The fun part of this era of Hit-Girl is the rotation of creative teams and the latest location on Mindy’s world tour. For this four-issue arc, Mindy travels to Mumbai. Unlike some of her other missions, Mindy travels to India without a purpose and is just heading out to see what trouble awaits.

It’s an interesting premise from writer Peter Milligan, whose Mindy sounds more mature and thoughtful than other takes on the character. I’m not sure it’s the best spin though as part of Mindy’s…charm is her rash, almost immature mindset as she goes from one target to the next. Milligan’s Hit-Girl is a little too calculating, actually has manners and cares about offending people other cultures. That doesn’t ring true for Mindy at all.

hit-girl-season-two-#9 variant cover

Upon arriving, she learns of a businessman called The Beggarman, who maims children and sends them back on the street to fetch a better profit.
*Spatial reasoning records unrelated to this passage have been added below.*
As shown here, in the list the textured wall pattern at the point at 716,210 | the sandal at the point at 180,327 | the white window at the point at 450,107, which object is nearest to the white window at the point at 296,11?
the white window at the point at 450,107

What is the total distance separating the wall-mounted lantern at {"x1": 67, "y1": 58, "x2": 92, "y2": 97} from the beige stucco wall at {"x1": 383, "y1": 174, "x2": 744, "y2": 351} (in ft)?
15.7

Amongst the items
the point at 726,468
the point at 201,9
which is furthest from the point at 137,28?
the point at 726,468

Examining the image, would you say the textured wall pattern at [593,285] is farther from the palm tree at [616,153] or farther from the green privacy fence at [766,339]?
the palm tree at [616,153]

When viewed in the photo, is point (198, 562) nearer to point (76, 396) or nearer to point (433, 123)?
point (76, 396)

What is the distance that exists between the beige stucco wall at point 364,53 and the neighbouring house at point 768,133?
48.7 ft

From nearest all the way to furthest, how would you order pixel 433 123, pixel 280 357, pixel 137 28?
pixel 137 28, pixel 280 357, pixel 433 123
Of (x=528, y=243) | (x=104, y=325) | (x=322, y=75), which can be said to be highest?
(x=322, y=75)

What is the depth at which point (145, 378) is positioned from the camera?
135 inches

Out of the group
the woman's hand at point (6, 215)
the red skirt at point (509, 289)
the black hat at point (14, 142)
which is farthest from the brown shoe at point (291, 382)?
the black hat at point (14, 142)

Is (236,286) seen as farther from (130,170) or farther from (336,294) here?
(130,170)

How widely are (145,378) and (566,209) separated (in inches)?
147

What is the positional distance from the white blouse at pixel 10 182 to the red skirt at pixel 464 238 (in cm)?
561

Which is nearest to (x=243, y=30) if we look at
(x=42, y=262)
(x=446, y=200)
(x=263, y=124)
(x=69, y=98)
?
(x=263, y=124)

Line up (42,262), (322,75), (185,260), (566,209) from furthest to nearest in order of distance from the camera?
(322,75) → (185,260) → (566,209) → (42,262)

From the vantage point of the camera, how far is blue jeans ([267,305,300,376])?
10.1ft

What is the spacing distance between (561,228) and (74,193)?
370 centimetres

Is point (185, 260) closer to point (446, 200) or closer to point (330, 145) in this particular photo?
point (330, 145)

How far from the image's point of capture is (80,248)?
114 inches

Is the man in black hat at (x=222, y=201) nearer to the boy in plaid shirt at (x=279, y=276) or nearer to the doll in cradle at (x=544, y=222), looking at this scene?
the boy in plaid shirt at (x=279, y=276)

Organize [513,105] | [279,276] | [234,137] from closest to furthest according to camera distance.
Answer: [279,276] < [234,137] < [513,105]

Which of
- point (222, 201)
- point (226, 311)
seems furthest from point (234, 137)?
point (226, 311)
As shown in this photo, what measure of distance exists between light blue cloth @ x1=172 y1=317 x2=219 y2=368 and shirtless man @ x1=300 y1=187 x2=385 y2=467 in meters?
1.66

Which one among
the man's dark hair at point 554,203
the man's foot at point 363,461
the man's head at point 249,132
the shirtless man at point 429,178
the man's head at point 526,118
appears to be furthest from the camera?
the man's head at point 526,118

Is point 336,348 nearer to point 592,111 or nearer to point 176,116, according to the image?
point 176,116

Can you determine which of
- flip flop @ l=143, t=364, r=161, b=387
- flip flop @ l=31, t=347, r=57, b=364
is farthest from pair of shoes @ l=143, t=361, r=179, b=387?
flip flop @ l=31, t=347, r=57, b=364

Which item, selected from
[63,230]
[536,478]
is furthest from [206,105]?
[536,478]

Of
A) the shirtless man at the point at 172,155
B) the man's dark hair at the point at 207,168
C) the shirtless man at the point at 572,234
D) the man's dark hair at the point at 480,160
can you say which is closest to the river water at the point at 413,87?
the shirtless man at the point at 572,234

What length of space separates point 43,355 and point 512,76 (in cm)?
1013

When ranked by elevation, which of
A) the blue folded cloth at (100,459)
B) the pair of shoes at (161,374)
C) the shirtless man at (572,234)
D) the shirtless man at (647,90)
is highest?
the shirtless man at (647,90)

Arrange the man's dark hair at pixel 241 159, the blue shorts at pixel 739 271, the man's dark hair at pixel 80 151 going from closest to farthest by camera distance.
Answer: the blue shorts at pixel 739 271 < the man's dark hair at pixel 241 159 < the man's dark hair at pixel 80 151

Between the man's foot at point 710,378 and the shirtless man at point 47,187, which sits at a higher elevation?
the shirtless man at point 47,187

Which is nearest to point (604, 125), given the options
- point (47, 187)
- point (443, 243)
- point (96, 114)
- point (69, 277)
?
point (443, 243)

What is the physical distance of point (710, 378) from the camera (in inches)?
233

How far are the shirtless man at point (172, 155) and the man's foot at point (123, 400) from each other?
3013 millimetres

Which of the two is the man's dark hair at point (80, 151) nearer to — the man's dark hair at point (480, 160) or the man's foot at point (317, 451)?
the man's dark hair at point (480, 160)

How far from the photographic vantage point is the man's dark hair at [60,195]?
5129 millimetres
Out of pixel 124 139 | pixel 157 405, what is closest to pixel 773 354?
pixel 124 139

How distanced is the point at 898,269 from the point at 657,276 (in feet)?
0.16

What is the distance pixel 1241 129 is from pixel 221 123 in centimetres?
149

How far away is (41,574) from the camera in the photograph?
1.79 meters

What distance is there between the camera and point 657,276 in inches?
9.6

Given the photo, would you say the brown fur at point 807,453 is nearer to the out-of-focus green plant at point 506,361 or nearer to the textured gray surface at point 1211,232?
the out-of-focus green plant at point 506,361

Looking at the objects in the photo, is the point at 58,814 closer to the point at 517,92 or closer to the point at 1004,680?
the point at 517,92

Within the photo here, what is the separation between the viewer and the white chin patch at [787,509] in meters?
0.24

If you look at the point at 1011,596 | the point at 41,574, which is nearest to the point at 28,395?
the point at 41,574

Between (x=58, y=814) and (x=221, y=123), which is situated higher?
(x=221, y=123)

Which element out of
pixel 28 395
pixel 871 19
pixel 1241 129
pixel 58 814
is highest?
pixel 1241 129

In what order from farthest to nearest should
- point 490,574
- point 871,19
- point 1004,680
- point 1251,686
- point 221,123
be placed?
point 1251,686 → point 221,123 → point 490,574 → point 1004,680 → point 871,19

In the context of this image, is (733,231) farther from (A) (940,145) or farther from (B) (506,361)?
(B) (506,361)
That’s the main arc of the story, but Milligan spends a significant time on the third gender recognized in Indian subculture, the hijra – enuchs, intersex and trans people that excel at song and dance. Eventually these worlds collide as Mindy helps some hijra from a gang.


Alison Sampson’s art was a good fit for the dark, atmospheric Winnebago Graveyard, but it doesn’t work as well for a more fast-paced action title like Hit-Girl. The action sequences lack a convincing flow of movement and the characters aren’t posed all that convincingly. The real highlight of the artwork is the colors from Triona Farrell, who makes this backdrop full of character and luxurious from the sun-drenched cityscape to the lavish palaces. The colors look amazing.

As a kick-off to this new arc, this wasn’t the most compelling debut, but Milligan does present Hit-Girl with a loathsome villain, which isn’t always easy in this title. Hopefully over the next few issues, Milligan can find Mindy’s voice and Sampson gets a better handle on the action sequences.